Antonio Salinas graduated in Chemistry at the Universidad Complutense de Madrid (UCM) and PhD at the same university in 1992. He is Associate Professor of Inorganic Chemistry and member of the Biomedical Research Networking Center on Bioengineering, Biomaterials and Nanomedicine, CIBER-BBN. He was visiting Professor at the Universities of Florida, Aveiro and Paris. Dr. Salinas has published more than 100 articles and books chapters most of them in the field of bioceramics and participated in 22 research projects. He has more than 1,500 world-wide citations (ISI Web of Knowledge). Dr. Salinas is Corresponding Academician of the Spanish Royal National Academy of Pharmacy.

Pedro Esbrit

Pedro Esbrit graduated in Chemistry at Universidad Complutense, and received his Ph.D. in Biochemistry from Universidad Autónoma, in Madrid, Spain. He was a post-doc Fulbright fellow at Barnes and Jewish Hospitals (St. Louis, MO), and visiting researcher at Veterans Administration Hospital (West Haven, CT). He currently holds an Associate Chief position as Head of Bone and Mineral Metabolism Laboratory at Instituto de Investigación Sanitaria-Fundación Jiménez Díaz, Madrid. Dr.

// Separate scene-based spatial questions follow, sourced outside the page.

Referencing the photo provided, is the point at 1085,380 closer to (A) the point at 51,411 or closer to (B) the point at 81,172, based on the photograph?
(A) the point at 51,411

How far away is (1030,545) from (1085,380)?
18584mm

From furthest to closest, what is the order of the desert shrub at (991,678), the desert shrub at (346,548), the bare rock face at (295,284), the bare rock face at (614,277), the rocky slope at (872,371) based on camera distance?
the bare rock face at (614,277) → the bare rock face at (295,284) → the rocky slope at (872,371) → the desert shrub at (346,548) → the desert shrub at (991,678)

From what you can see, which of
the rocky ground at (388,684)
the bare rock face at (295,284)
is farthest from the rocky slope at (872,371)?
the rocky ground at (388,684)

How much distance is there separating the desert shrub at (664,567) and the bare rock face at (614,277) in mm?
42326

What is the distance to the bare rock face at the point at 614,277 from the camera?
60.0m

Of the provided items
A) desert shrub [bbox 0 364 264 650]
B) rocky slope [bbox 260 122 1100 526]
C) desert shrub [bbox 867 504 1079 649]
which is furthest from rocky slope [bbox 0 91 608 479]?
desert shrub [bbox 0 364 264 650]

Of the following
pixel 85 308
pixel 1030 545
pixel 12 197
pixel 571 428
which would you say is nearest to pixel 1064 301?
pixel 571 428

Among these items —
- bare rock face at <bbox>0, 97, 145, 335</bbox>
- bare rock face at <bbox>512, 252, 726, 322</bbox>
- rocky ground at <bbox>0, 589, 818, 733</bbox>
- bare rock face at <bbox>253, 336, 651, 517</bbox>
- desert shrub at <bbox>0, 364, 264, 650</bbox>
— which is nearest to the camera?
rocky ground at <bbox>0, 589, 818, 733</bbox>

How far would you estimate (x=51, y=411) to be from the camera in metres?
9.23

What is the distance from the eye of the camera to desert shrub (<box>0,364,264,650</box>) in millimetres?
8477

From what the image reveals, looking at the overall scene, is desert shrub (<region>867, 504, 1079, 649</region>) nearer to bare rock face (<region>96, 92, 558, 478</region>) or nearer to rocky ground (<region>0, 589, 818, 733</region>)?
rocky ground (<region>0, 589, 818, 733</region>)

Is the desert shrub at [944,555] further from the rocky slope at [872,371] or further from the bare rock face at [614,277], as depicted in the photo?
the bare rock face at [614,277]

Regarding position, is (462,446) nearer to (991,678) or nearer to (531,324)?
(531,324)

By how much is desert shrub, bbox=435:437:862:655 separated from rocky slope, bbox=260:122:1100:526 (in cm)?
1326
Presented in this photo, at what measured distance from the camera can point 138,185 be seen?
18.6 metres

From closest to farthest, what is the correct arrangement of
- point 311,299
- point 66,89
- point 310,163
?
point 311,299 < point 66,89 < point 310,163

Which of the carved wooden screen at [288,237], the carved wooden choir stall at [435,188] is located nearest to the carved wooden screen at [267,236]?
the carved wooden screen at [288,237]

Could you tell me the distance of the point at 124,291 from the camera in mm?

Esbrit has published >100 papers and several books in the field of bone and mineral metabolism, particularly focusing on the actions of PTHrP, in which he is one of the 10-top experts according to BiomedExperts.

María Vallet-Regí

María Vallet-Regí was born in Las Palmas, Spain. She studied Chemistry at the Universidad Complutense de Madrid (Spain) and received her PhD at the same university in 1974. She is full professor of Inorganic Chemistry and head of the research group Smart Biomaterials in the Department of Inorganic and Bioinorganic Chemistry of the Faculty of Pharmacy at Universidad Complutense de Madrid. Prof. Vallet-Regí has written more than 600 articles and several books. She was the most cited Spanish scientist according to ISI Web of Knowledge, in the field of Materials Science in these past decades. She is Fellow of Biomaterials Science and Engineering at the International College of Fellows of Biomaterials Science and Engineering (ICF-BSE), Numbered Fellow of the Spanish Royal Academy of Engineering and the Royal National Academy of Pharmacy. She has received the Prix Franco-Espagnol 2000 from Societé Française de Chimie, the Spanish Royal Society of Chemistry (RSEQ) award in Inorganic Chemistry 2008, the Spanish National Research Award in Engineering 2008, FEIQUE Research award 2011 and the RSEQ Research Award and Gold Medal 2011.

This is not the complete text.